The answer must consist of every line below containing "white".

• [Collected data]:
————————

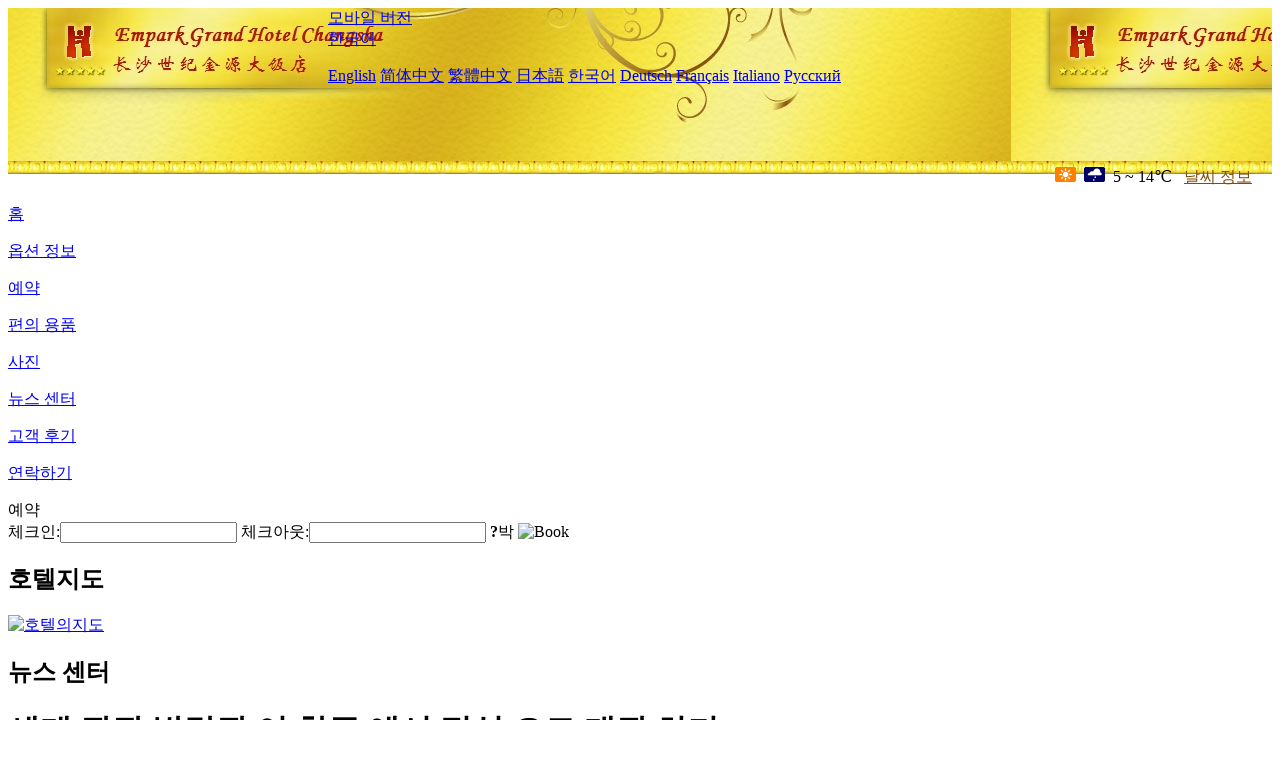

--- FILE ---
content_type: text/html; charset=utf-8
request_url: http://changsha.emparkgrand-hotel.com/ko/news/6359.html
body_size: 3770
content:
<!DOCTYPE html PUBLIC "-//W3C//DTD XHTML 1.0 Transitional//EN" "http://www.w3.org/TR/xhtml1/DTD/xhtml1-transitional.dtd">

<html xmlns="http://www.w3.org/1999/xhtml" >
<head>
  <meta http-equiv="Content-Type" content="text/html; charset=utf-8" />
  <title>세계 관광 박람관 이 항주 에서 정식 으로 개관 하다, 뉴스 센터, Empark Grand Hotel Changsha</title>
  <meta name="Keywords" content="세계 관광 박람관 이 항주 에서 정식 으로 개관 하다, 뉴스 센터, Empark Grand Hotel Changsha 예약, 위치, 전화, 주소, 중국." />
  <meta name="Description" content="세계 관광 박람관 이 항주 에서 정식 으로 개관 하다, 뉴스 센터, Empark Grand Hotel Changsha, 이 는 상강 과 류 양 강의 경계 에 위치 하고 강 하나 밖 에 없 는 장사 시의 '양 관 일 청' 과 서로 어 울 려 빛 을 발한 다.호텔 은 세기 금 원 쇼핑 센터 와 가 깝 고 세기 에 샹 쟝 에서 2 킬로미터 의 관광 대 를 가 지 며 샹 쟝 대로 와 부용 북 로..." />
  <link rel="shortcut icon" href="/All/Images/favicon.ico" />
  <link href="/All/style.css?20200525" type="text/css" rel="stylesheet" />
  <script type="text/javascript" src="/Javascript/jquery.js"></script>
  <script type="text/javascript" src="/Javascript/publicNew.js?20200226"></script>
  <link type="text/css" rel="stylesheet" href="/Javascript/Datepicker/jquery-ui.min.css" />
  <script type="text/javascript" src="/Javascript/Datepicker/jquery-ui.min.js"></script>
  <script type="text/javascript" src="/Javascript/Datepicker/ko.js"></script>
</head>
<body language='ko'>
  <div class="wrapper">
    	<div class="topBg" style="background:url(/changsha.emparkgrand-hotel.com/Images/en/logo.jpg) repeat-x;">
	    <div class="top">
            <div style="float:left; padding-left:40px"><a href="/ko/" style="display:block; width:280px; height:80px"></a></div>
            <a href="http://m.changsha.emparkgrand-hotel.com" class="mobileVersion">모바일 버전</a>
<div class='languageSwitch'>
   <a class='language_ko' href='javascript:void(0);'>한국어</a>
   <p class='cornerSolid'></p>
   <div>
      <p class='cornerSharp'></p>
      <a class='language_en' href='/'>English</a>
      <a class='language_cn' href='/cn/'>简体中文</a>
      <a class='language_big5' href='/big5/'>繁體中文</a>
      <a class='language_ja' href='/ja/'>日本語</a>
      <a class='language_ko' href='/ko/'>한국어</a>
      <a class='language_de' href='/de/'>Deutsch</a>
      <a class='language_fr' href='/fr/'>Français</a>
      <a class='language_it' href='/it/'>Italiano</a>
      <a class='language_ru' href='/ru/'>Русский</a>
   </div>
</div>
            <div style="text-align:right; padding-top:80px; padding-right:20px;">
                 <img src="https://www.chinaholiday.com/images/weather/d00.gif" title="Day: Sunny" style="width:21px;height:15px;padding-right:8px;" /><img src="https://www.chinaholiday.com/images/weather/n07.gif" title="Night: Light Rain" style="width:21px;height:15px;padding-right:8px;" /><span title="41F ~ 57F">5 ~ 14℃</span> <a href="https://www.chinaholiday.com/weather-forecast/changsha.html" style="color:#844B0B; front-size:12px; padding-left:8px; text-decoration:underline;" target="_blank" title="Changsha 날씨 정보">날씨 정보</a> 
            </div>
    	    <div class="clear"></div>
    	</div>
    
<div class='navBody'>
  <div class='navMain'>
    <dl class='navDL'>
      <dt class='homeTopMenuClass' ><a href='/ko/'>홈</a></dt>
    </dl>
    <dl class='navDL'>
      <dt class='infoTopMenuClass' ><a href='/ko/info/'>옵션 정보</a></dt>
    </dl>
    <dl class='navDL'>
      <dt class='reservationTopMenuClass' ><a href='/ko/reservation/'>예약</a></dt>
    </dl>
    <dl class='navDL'>
      <dt class='facilitiesTopMenuClass' ><a href='/ko/facilities/'>편의 용품</a></dt>
    </dl>
    <dl class='navDL'>
      <dt class='photosTopMenuClass' ><a href='/ko/photos/'>사진</a></dt>
    </dl>
    <dl class='navDL'>
      <dt class='newsTopMenuClass navActive' ><a href='/ko/news/'>뉴스 센터</a></dt>
    </dl>
    <dl class='navDL'>
      <dt class='reviewsTopMenuClass' ><a href='/ko/reviews/'>고객 후기</a></dt>
    </dl>
    <dl class='navDL'>
      <dt class='contact_usTopMenuClass' ><a href='/ko/contact_us/'>연락하기</a></dt>
    </dl>
    <div class='clear'></div>
  </div>
</div>

    </div>  
    <div class="layout">
    	<div class="main">
            <div class="left">
    <div class="boxBooking">
        <div class="boxBookingTitle">예약</div>
        <div class="boxBookingCont">
            <label for="tbCheckin">체크인:</label><input type="text" id="tbCheckin" readonly="readonly" dateFormat="yy. m. d.  D" />
            <label for="tbCheckout">체크아웃:</label><input type="text" id="tbCheckout" readonly="readonly" dateFormat="yy. m. d.  D" />
            <span id="nights" night="박" nights="박"><b>?</b>박</span>
            <img class="btnBookBox" src="/All/Images/ko/Book.gif" checkin='tbCheckin' checkout='tbCheckout' alt="Book" />
            <img id="loading" src="/Reservation/Images/loading.gif" style="visibility:hidden;" alt="" />
        </div>
	</div>
    <div class="mapSmall">
        <h2>호텔지도</h2>
        <a href="/ko/contact_us/"><img alt="호텔의지도" src="/All/Images/homeMap.png" /></a>
    </div>
</div>            
            <div class="right">
                <div class="box">
                    <h2>뉴스 센터</h2>
                    <div class="articleBox">
                        <h1>세계 관광 박람관 이 항주 에서 정식 으로 개관 하다</h1>
                        <p class="articleTitle">Date: 2023-06-06</p>
                        <div class="articleContent"><p>최근, 세계관광박람관이 절강성 항주시 소산구 상호압호산도에서 정식으로 개관되였다.</p><p>알아본데 따르면 세계관광박람관은 관광을 주제로 한 종합성박람관으로서 총건축면적이 근 4만평방메터에 달한다.박람관 설계는 송대 미학의 운치를 융합시켜 건축에 독특하고 아름다운 호형 지붕선을 부여하고 주변의 자연 산체 윤곽에 호응한다.4수귀당의 건축풍격, 상호에서 따온 대와청벽돌, 자성기운의 정원전시장은 포용, 정교함과 심플한 리념을 전달하고있다.박람관은 전시, 회의, 음식 등 기능을 일체화하여 더욱 많은 업종성국제회의, 국제활동 등을 이끌고 소산에 착지하여 도시에 새로운 발전기회를 가져다줄것이다.</p><p><br /></p></div>
                        <div class="clear" style="height:20px"></div>
                        <ul>
                            <li style="float:left;width:300px;"><a style="float:left; width:300px; overflow:hidden; text-overflow:ellipsis; white-space:nowrap;" href="/ko/news/6354.html" title="사천 은 정책 을 발표하여 입국 관광 시장 의 회복 을 촉진했다">Prev:사천 은 정책 을 발표하여 입국 관광 시장 의 회복 을 촉진했다</a></li>
                            <li style="float:right;width:300px;"><a style="float:left; width:300px; overflow:hidden; text-overflow:ellipsis; white-space:nowrap;" href="/ko/news/6369.html" title="북경북통제안서도주관회사와 북경회유과학성 협의 체결">Next:북경북통제안서도주관회사와 북경회유과학성 협의 체결</a></li>
                        </ul>
                        <div class="clear"></div>
                        <div><a href="./"><img src="/All/Images/icon_2.gif" />&nbsp;&nbsp;Go Back</a></div>
                    </div>
                </div>
            </div>
            <div class="clear"></div>
        </div>
    </div>
    	<div class="footer">
            <p style="display:none">전화기:+86-731-85958888</p>
            <p>주소: 김 태 로 199 호, 김 마루 와 합류점</p>
            <p>2010년 개업， Empark Grand Hotel Changsha.</p>
    </div>
  </div>
</body>
</html>
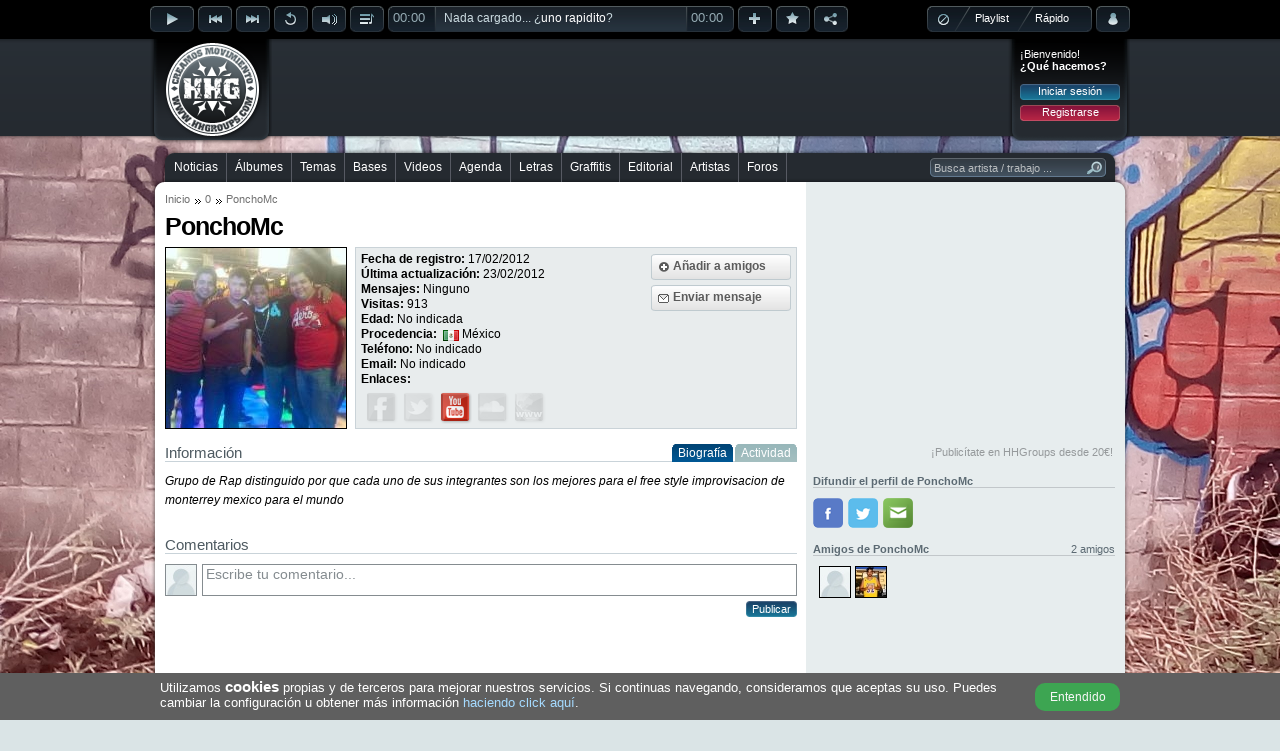

--- FILE ---
content_type: text/html; charset=utf-8
request_url: https://www.hhgroups.com/index.php?aP=x&d=graffitis&s=1&i=1&nj=1&f=graffiti-in-bg&w=1280
body_size: 106
content:
16511#2560#1920#https://mp3.hhgroups.com/graffitis/kaseh-san-luis-potosi-16511.jpg#graffitis/muros/kaseh/san-luis-potosi-16511/

--- FILE ---
content_type: text/html; charset=utf-8
request_url: https://www.google.com/recaptcha/api2/aframe
body_size: 268
content:
<!DOCTYPE HTML><html><head><meta http-equiv="content-type" content="text/html; charset=UTF-8"></head><body><script nonce="BkSUyYn0Tv0RWtLZ14LUQA">/** Anti-fraud and anti-abuse applications only. See google.com/recaptcha */ try{var clients={'sodar':'https://pagead2.googlesyndication.com/pagead/sodar?'};window.addEventListener("message",function(a){try{if(a.source===window.parent){var b=JSON.parse(a.data);var c=clients[b['id']];if(c){var d=document.createElement('img');d.src=c+b['params']+'&rc='+(localStorage.getItem("rc::a")?sessionStorage.getItem("rc::b"):"");window.document.body.appendChild(d);sessionStorage.setItem("rc::e",parseInt(sessionStorage.getItem("rc::e")||0)+1);localStorage.setItem("rc::h",'1768760878957');}}}catch(b){}});window.parent.postMessage("_grecaptcha_ready", "*");}catch(b){}</script></body></html>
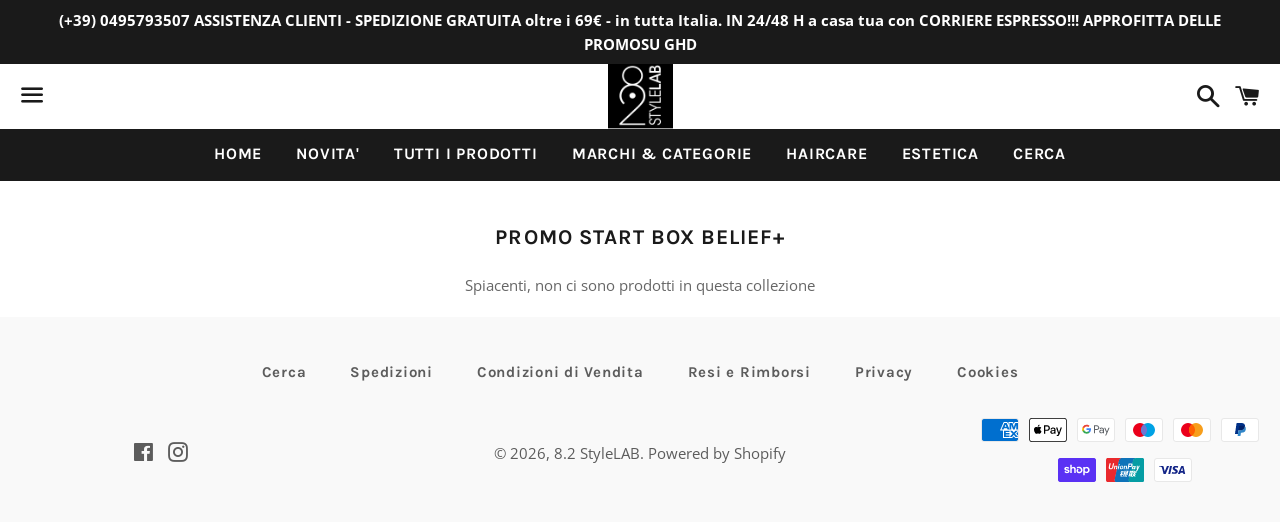

--- FILE ---
content_type: application/javascript; charset=utf-8
request_url: https://cs.iubenda.com/cookie-solution/confs/js/92060316.js
body_size: -290
content:
_iub.csRC = { showBranding: false, publicId: '940b09c3-6db6-11ee-8bfc-5ad8d8c564c0', floatingGroup: false };
_iub.csEnabled = true;
_iub.csPurposes = [1,3,4];
_iub.cpUpd = 1585046315;
_iub.csT = 0.025;
_iub.googleConsentModeV2 = true;
_iub.totalNumberOfProviders = 11;
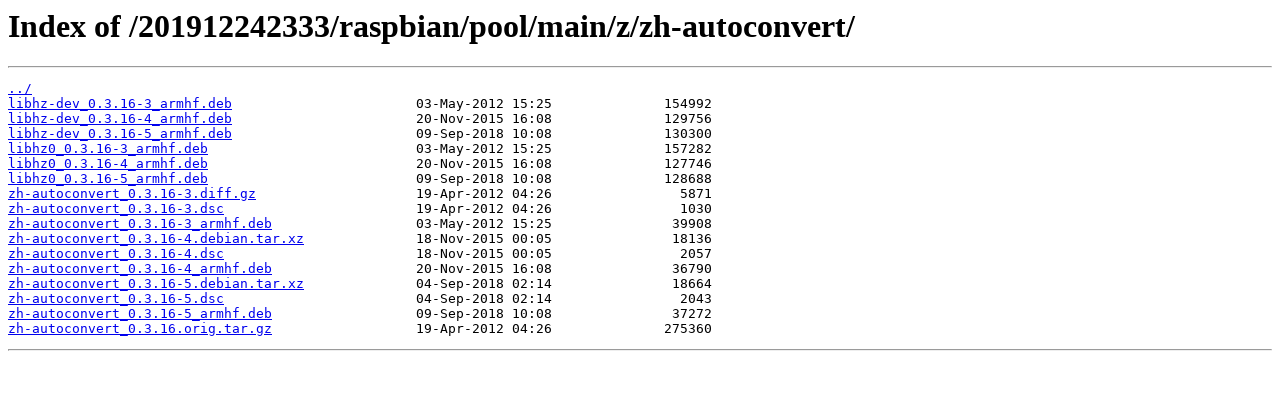

--- FILE ---
content_type: text/html; charset=utf-8
request_url: https://snapshot.raspbian.org/201912242333/raspbian/pool/main/z/zh-autoconvert/
body_size: 555
content:
<html>
<head><title>Index of /201912242333/raspbian/pool/main/z/zh-autoconvert/</title></head>
<body>
<h1>Index of /201912242333/raspbian/pool/main/z/zh-autoconvert/</h1><hr><pre><a href="../">../</a>
<a href="libhz-dev_0.3.16-3_armhf.deb">libhz-dev_0.3.16-3_armhf.deb</a>                       03-May-2012 15:25              154992
<a href="libhz-dev_0.3.16-4_armhf.deb">libhz-dev_0.3.16-4_armhf.deb</a>                       20-Nov-2015 16:08              129756
<a href="libhz-dev_0.3.16-5_armhf.deb">libhz-dev_0.3.16-5_armhf.deb</a>                       09-Sep-2018 10:08              130300
<a href="libhz0_0.3.16-3_armhf.deb">libhz0_0.3.16-3_armhf.deb</a>                          03-May-2012 15:25              157282
<a href="libhz0_0.3.16-4_armhf.deb">libhz0_0.3.16-4_armhf.deb</a>                          20-Nov-2015 16:08              127746
<a href="libhz0_0.3.16-5_armhf.deb">libhz0_0.3.16-5_armhf.deb</a>                          09-Sep-2018 10:08              128688
<a href="zh-autoconvert_0.3.16-3.diff.gz">zh-autoconvert_0.3.16-3.diff.gz</a>                    19-Apr-2012 04:26                5871
<a href="zh-autoconvert_0.3.16-3.dsc">zh-autoconvert_0.3.16-3.dsc</a>                        19-Apr-2012 04:26                1030
<a href="zh-autoconvert_0.3.16-3_armhf.deb">zh-autoconvert_0.3.16-3_armhf.deb</a>                  03-May-2012 15:25               39908
<a href="zh-autoconvert_0.3.16-4.debian.tar.xz">zh-autoconvert_0.3.16-4.debian.tar.xz</a>              18-Nov-2015 00:05               18136
<a href="zh-autoconvert_0.3.16-4.dsc">zh-autoconvert_0.3.16-4.dsc</a>                        18-Nov-2015 00:05                2057
<a href="zh-autoconvert_0.3.16-4_armhf.deb">zh-autoconvert_0.3.16-4_armhf.deb</a>                  20-Nov-2015 16:08               36790
<a href="zh-autoconvert_0.3.16-5.debian.tar.xz">zh-autoconvert_0.3.16-5.debian.tar.xz</a>              04-Sep-2018 02:14               18664
<a href="zh-autoconvert_0.3.16-5.dsc">zh-autoconvert_0.3.16-5.dsc</a>                        04-Sep-2018 02:14                2043
<a href="zh-autoconvert_0.3.16-5_armhf.deb">zh-autoconvert_0.3.16-5_armhf.deb</a>                  09-Sep-2018 10:08               37272
<a href="zh-autoconvert_0.3.16.orig.tar.gz">zh-autoconvert_0.3.16.orig.tar.gz</a>                  19-Apr-2012 04:26              275360
</pre><hr></body>
</html>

————————

• [RESPONSE AREA]:
                            <li style="float:left;width:300px;"><a style="float:left; width:300px; overflow:hidden; text-overflow:ellipsis; white-space:nowrap;" href="/ko/news/6354.html" title="사천 은 정책 을 발표하여 입국 관광 시장 의 회복 을 촉진했다">Prev:사천 은 정책 을 발표하여 입국 관광 시장 의 회복 을 촉진했다</a></li>
                            <li style="float:right;width:300px;"><a style="float:left; width:300px; overflow:hidden; text-overflow:ellipsis; white-space:nowrap;" href="/ko/news/6369.html" title="북경북통제안서도주관회사와 북경회유과학성 협의 체결">Next:북경북통제안서도주관회사와 북경회유과학성 협의 체결</a></li>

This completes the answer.